The results of our study suggest that there was insufficient statistical significance observed in the incidence of most adverse events when comparing both groups, which was also similar to the findings of the last meta-analysis [17]; however, we found significantly fewer musculoskeletal disorders with Edaravone.

Our study provides an updated analysis of the recently published data on the safety and efficacy of Edaravone in ALS. Moreover, this is the first meta-analysis to address survival outcomes. On the other hand, our study had several limitations.
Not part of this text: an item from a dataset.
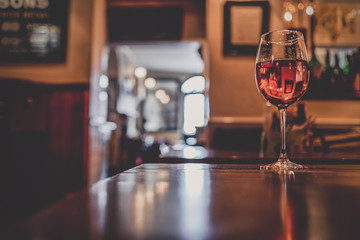Wine glass on a bar table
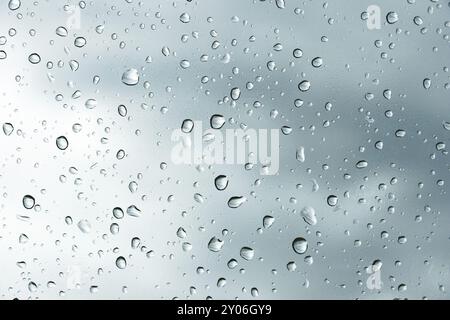 Fond texturé de vitres de fenêtre avec un fond nuageux. Motif naturel d'une goutte de pluie sur un fond nuageux Banque D'Images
First, it included patients who were already taking riluzole and did not consider any interactions between both drugs. Second, many studies did not report the grade of the disease [21, 26, 28,29,30,31,32,33]; therefore, we cannot know the drug’s effect on different stages of the disease. Third, we have data from retrospective studies, which may be affected by selection bias. And finally, the pooled analysis data showed significant heterogeneity in most of the assessed outcomes.

Conclusion

According to our results, the administration of edaravone could potentially improve the survival rates of individuals diagnosed with amyotrophic lateral sclerosis at the 18, 24, and 30-month intervals relative to the control group. Additionally, the use of edaravone appears to be linked with a lower incidence of musculoskeletal disorders, but other assessed outcomes, such as the ALSFRS-R scores, exhibited no significant differences between the two groups. However, more research is required to ascertain its effectiveness in particular patient cohorts and stages of illness.